- [GIVEN EXERCISE]: Summarize the passage below on facts in nonfiction in two sentences.
— Start of SOURCE DOCUMENT —
How negotiable is a fact in nonfiction? In 2003, an essay by John D’Agata was rejected by the magazine that commissioned it due to factual inaccuracies. That essay—which eventually became the foundation of D’Agata’s critically acclaimed About a Mountain—was accepted by another magazine, The Believer, but not before they handed it to their own fact-checker, Jim Fingal. What resulted from that assignment was seven years of arguments, negotiations, and revisions as D’Agata and Fingal struggled to navigate the boundaries of literary nonfiction.
This excerpt from their correspondence got me surprisingly riled up.
I don't know how the dialogue ended, but IMHO, D'Agata's protests portray him as just the kind of writer I don't want to read. And I wouldn't want to read him because he's being lazy, shallow, and self-serving. The idea that being precise would be "less dramatic" is one of those things that turns good writing into crap.
Truth matters, and it matters a lot, even in its tiniest details. A commitment to truth enriches writing in ways that the author could never anticipate. Being "dramatic" or "sounding good" is a petty, small way to make the writing superficially more palatable while inflating the author's ego. Which is fine - particularly for writers that aren't very skilled - just don't call it nonfiction anymore.
Whether you're writing an essay, taking a photograph, or running a particle accelerator, it seems to me that the appropriate attitude for the artist is surrender. Stop arranging facts for your own convenience, stop creating "drama", and let the world speak for itself. Because the world is infinitely fascinating, while you're just plain boring. Sorry, but it's the truth. The highest achievement for an artist is to become a messenger from the gods - which is why the ones that we really admire so often report that their creativity is more akin to taking dictation, that they are merely pulling down great truths from on high and delivering them at ground level.
— End of SOURCE DOCUMENT —
— Start of EXTRACTED INFORMATION —
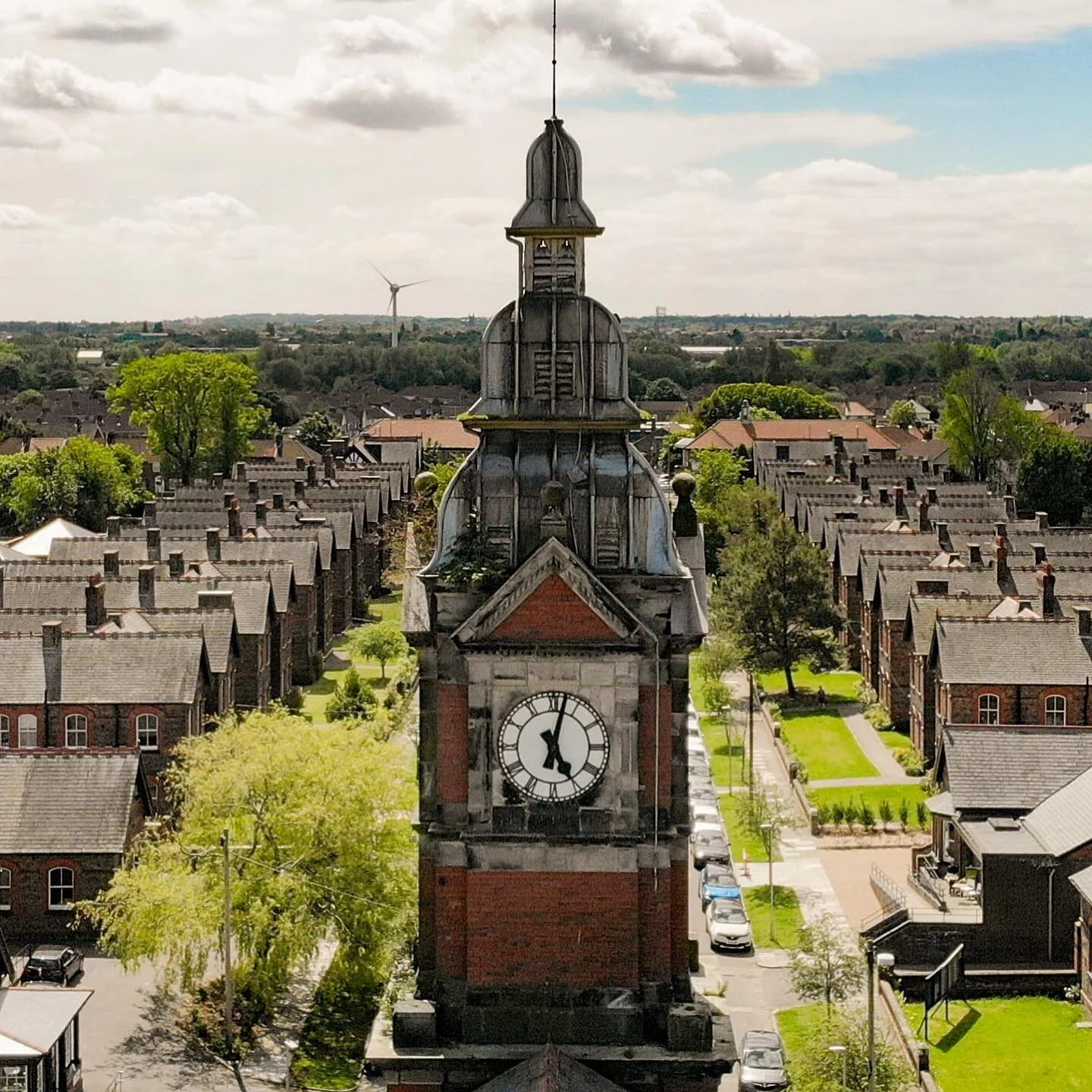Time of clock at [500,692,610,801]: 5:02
— End of EXTRACTED INFORMATION —
— Start of EXTRACTED INFORMATION —
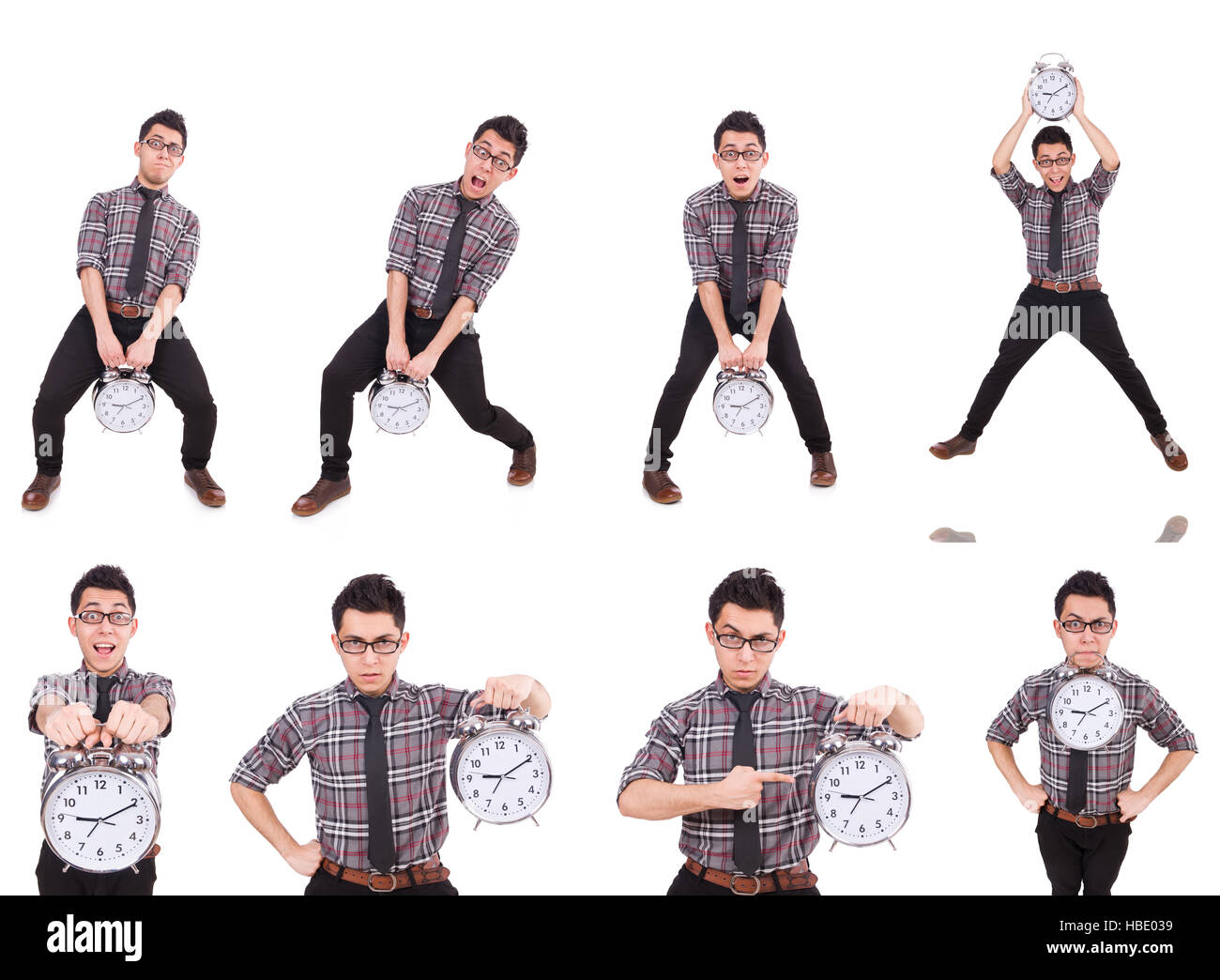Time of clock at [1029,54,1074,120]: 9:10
— End of EXTRACTED INFORMATION —
- [FINISHED TASK]: In 2003 a magazine rejected a John D'Agata essay for factual inaccuracies, and The Believer accepted it only after its fact-checker, Jim Fingal, examined it, which led to seven years of arguments, negotiations, and revisions over the boundaries of literary nonfiction. The writer calls D'Agata's protests lazy, shallow, and self-serving and holds that truth matters even in its tiniest details, so artists should stop arranging facts for drama and let the world speak for itself.